* **What you have to do**:
Turn each line of the material below into an item of a numbered list, skipping any blank lines and leaving out the pictures.

Spatial data with pictures

· · ·

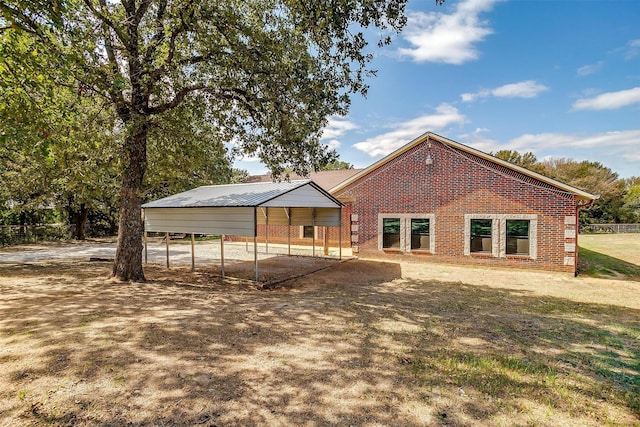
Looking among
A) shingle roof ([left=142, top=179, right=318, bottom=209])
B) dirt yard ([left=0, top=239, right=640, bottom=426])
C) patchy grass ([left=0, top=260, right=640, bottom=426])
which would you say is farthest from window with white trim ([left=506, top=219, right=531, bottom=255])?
shingle roof ([left=142, top=179, right=318, bottom=209])

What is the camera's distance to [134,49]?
8.38m

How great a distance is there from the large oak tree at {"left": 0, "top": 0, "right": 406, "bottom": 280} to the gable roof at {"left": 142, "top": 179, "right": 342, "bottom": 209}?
124 cm

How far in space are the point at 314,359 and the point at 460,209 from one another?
11.1 metres

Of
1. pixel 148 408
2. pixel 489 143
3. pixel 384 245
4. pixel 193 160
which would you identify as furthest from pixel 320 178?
pixel 489 143

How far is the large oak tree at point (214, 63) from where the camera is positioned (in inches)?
259

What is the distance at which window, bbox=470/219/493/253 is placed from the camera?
42.9 feet

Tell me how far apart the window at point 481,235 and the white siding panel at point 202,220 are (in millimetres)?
9321

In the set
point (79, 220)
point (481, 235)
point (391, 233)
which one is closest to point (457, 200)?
point (481, 235)

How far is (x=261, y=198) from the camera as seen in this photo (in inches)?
395

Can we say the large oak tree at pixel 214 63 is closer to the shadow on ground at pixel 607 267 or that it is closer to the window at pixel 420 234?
the window at pixel 420 234

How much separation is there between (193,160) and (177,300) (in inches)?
Answer: 205

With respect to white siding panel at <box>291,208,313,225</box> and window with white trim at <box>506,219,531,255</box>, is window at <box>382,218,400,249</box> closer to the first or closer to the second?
white siding panel at <box>291,208,313,225</box>

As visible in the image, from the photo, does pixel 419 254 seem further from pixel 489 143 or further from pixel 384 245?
pixel 489 143

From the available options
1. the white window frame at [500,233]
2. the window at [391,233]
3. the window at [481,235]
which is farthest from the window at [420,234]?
the window at [481,235]
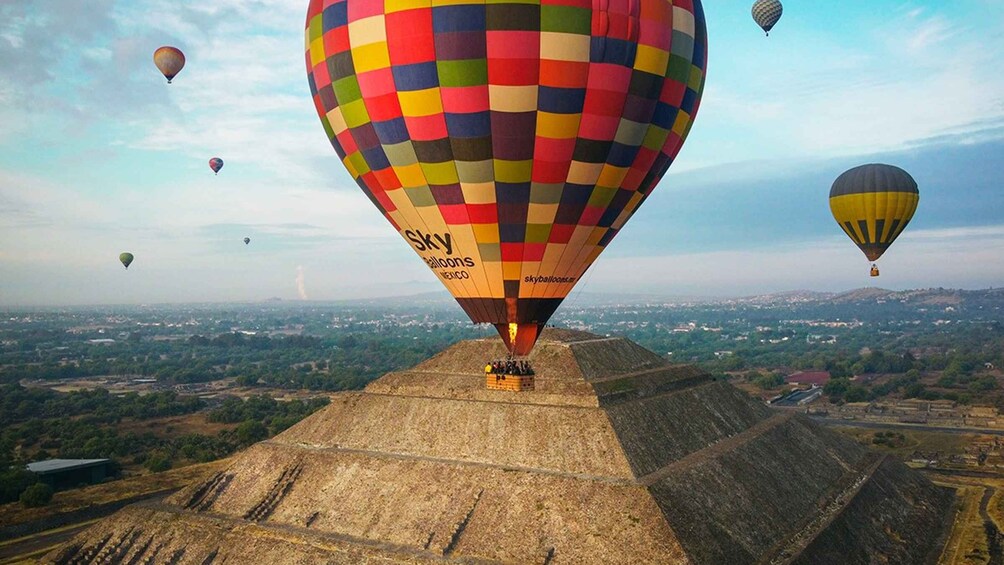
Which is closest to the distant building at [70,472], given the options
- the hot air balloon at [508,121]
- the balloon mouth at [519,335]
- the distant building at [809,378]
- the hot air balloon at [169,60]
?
the hot air balloon at [169,60]

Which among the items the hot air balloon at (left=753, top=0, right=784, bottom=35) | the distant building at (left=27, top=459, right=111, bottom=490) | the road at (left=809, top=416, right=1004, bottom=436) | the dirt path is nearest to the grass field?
the distant building at (left=27, top=459, right=111, bottom=490)

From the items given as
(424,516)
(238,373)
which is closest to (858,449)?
(424,516)

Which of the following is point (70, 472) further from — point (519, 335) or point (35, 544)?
point (519, 335)

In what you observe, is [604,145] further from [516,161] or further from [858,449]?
[858,449]

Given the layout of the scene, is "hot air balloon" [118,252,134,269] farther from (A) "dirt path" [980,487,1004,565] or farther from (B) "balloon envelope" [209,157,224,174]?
(A) "dirt path" [980,487,1004,565]

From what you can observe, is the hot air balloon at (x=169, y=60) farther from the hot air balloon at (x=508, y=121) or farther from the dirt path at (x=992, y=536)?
the dirt path at (x=992, y=536)
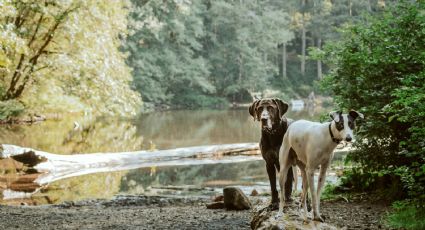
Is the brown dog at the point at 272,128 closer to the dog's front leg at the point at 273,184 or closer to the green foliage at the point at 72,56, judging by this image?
the dog's front leg at the point at 273,184

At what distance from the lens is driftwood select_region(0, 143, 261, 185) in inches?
655

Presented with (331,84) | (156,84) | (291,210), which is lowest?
(291,210)

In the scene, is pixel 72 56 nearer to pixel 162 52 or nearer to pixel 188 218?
pixel 188 218

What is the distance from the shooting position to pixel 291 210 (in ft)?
20.7

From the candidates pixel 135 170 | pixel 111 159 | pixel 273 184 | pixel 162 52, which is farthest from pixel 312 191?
pixel 162 52

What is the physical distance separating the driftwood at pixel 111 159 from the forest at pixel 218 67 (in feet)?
10.3

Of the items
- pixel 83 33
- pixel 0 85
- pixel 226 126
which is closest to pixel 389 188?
pixel 83 33

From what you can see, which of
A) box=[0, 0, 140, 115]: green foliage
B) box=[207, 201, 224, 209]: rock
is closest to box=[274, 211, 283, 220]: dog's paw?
box=[207, 201, 224, 209]: rock

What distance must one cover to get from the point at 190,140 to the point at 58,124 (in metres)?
9.74

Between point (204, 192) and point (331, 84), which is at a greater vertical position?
point (331, 84)

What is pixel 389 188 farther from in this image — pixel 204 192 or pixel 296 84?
pixel 296 84

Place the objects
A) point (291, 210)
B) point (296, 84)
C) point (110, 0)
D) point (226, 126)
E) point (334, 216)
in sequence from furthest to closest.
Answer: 1. point (296, 84)
2. point (226, 126)
3. point (110, 0)
4. point (334, 216)
5. point (291, 210)

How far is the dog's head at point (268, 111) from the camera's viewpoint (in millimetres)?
5848

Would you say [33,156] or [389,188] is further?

· · ·

* **Answer in full**:
1. Looking among
2. A) shingle roof ([left=142, top=179, right=318, bottom=209])
3. B) dirt yard ([left=0, top=239, right=640, bottom=426])
4. C) patchy grass ([left=0, top=260, right=640, bottom=426])
5. which would you say is farthest from window with white trim ([left=506, top=219, right=531, bottom=255])?
6. shingle roof ([left=142, top=179, right=318, bottom=209])
7. What is the camera's distance to [134,49]?
8. 8.38m
9. How great a distance is there from the large oak tree at {"left": 0, "top": 0, "right": 406, "bottom": 280} to the gable roof at {"left": 142, "top": 179, "right": 342, "bottom": 209}?
10. 124 cm
11. How far in space are the point at 314,359 and the point at 460,209 from one another?
12. 11.1 metres
13. Of
14. 1. pixel 148 408
15. 2. pixel 489 143
16. 3. pixel 384 245
17. 4. pixel 193 160
18. which would you identify as furthest from pixel 320 178?
19. pixel 489 143
20. How far is the large oak tree at point (214, 63) from where the camera is positioned (in inches)?
21. 259
22. What is the distance at which window, bbox=470/219/493/253 is placed from the camera?
23. 42.9 feet
24. Tell me how far apart the window at point 481,235 and the white siding panel at point 202,220 are (in millimetres)?
25. 9321
26. In the set
27. point (79, 220)
28. point (481, 235)
29. point (391, 233)
30. which one is closest to point (457, 200)?
31. point (481, 235)
32. How far is (x=261, y=198) from the camera as seen in this photo (in inches)?
33. 395
34. Can we say the large oak tree at pixel 214 63 is closer to the shadow on ground at pixel 607 267 or that it is closer to the window at pixel 420 234?
35. the window at pixel 420 234
36. How much separation is there between (193,160) and (177,300) (in inches)?
37. Answer: 205
38. With respect to white siding panel at <box>291,208,313,225</box> and window with white trim at <box>506,219,531,255</box>, is window at <box>382,218,400,249</box> closer to the first or closer to the second?
39. white siding panel at <box>291,208,313,225</box>
40. As visible in the image, from the photo, does pixel 419 254 seem further from pixel 489 143 or further from pixel 384 245?
41. pixel 489 143
42. From the available options
43. 1. the white window frame at [500,233]
44. 2. the window at [391,233]
45. 3. the window at [481,235]
46. which is farthest from the window at [420,234]?
47. the window at [481,235]
48. Which is closest to the distant building at [70,472], given the options
49. - the hot air balloon at [508,121]
50. - the balloon mouth at [519,335]
51. - the distant building at [809,378]
52. - the hot air balloon at [169,60]
53. ?
54. the hot air balloon at [169,60]
55. Which among the items the hot air balloon at (left=753, top=0, right=784, bottom=35) | the distant building at (left=27, top=459, right=111, bottom=490) | the road at (left=809, top=416, right=1004, bottom=436) | the dirt path is nearest to the grass field?
56. the distant building at (left=27, top=459, right=111, bottom=490)
57. From the items given as
58. (424,516)
59. (238,373)
60. which is closest to (858,449)?
61. (424,516)
62. Which of the following is point (70, 472) further from — point (519, 335) or point (35, 544)?
63. point (519, 335)
64. In what you observe, is [604,145] further from [516,161] or further from [858,449]?
65. [858,449]
66. Given the layout of the scene, is "hot air balloon" [118,252,134,269] farther from (A) "dirt path" [980,487,1004,565] or farther from (B) "balloon envelope" [209,157,224,174]?
67. (A) "dirt path" [980,487,1004,565]
68. From what you can observe, is the hot air balloon at (x=169, y=60) farther from the hot air balloon at (x=508, y=121) or farther from the dirt path at (x=992, y=536)?
69. the dirt path at (x=992, y=536)
70. Is the brown dog at the point at 272,128 closer to the dog's front leg at the point at 273,184 or closer to the green foliage at the point at 72,56, judging by this image?
71. the dog's front leg at the point at 273,184
72. At what distance from the lens is driftwood select_region(0, 143, 261, 185) in inches?
73. 655
74. Presented with (331,84) | (156,84) | (291,210), which is lowest?
75. (291,210)
76. In the scene, is pixel 72 56 nearer to pixel 162 52 or nearer to pixel 188 218?
77. pixel 188 218
78. What is the distance from the shooting position to pixel 291 210 (in ft)?
79. 20.7
80. From the candidates pixel 135 170 | pixel 111 159 | pixel 273 184 | pixel 162 52, which is farthest from pixel 312 191?
81. pixel 162 52
82. What is the physical distance separating the driftwood at pixel 111 159 from the forest at pixel 218 67 (in feet)?
83. 10.3
84. Of the items
85. - pixel 83 33
86. - pixel 0 85
87. - pixel 226 126
88. which is closest to pixel 389 188?
89. pixel 83 33
90. From what you can see, which of
91. A) box=[0, 0, 140, 115]: green foliage
92. B) box=[207, 201, 224, 209]: rock
93. is closest to box=[274, 211, 283, 220]: dog's paw?
94. box=[207, 201, 224, 209]: rock
95. What distance must one cover to get from the point at 190,140 to the point at 58,124 (in metres)?
96. 9.74
97. Between point (204, 192) and point (331, 84), which is at a greater vertical position?
98. point (331, 84)
99. What is pixel 389 188 farther from in this image — pixel 204 192 or pixel 296 84?
100. pixel 296 84
101. Place the objects
102. A) point (291, 210)
103. B) point (296, 84)
104. C) point (110, 0)
105. D) point (226, 126)
106. E) point (334, 216)
107. in sequence from furthest to closest.
108. Answer: 1. point (296, 84)
109. 2. point (226, 126)
110. 3. point (110, 0)
111. 4. point (334, 216)
112. 5. point (291, 210)
113. How far is the dog's head at point (268, 111) from the camera's viewpoint (in millimetres)?
114. 5848
115. Would you say [33,156] or [389,188] is further?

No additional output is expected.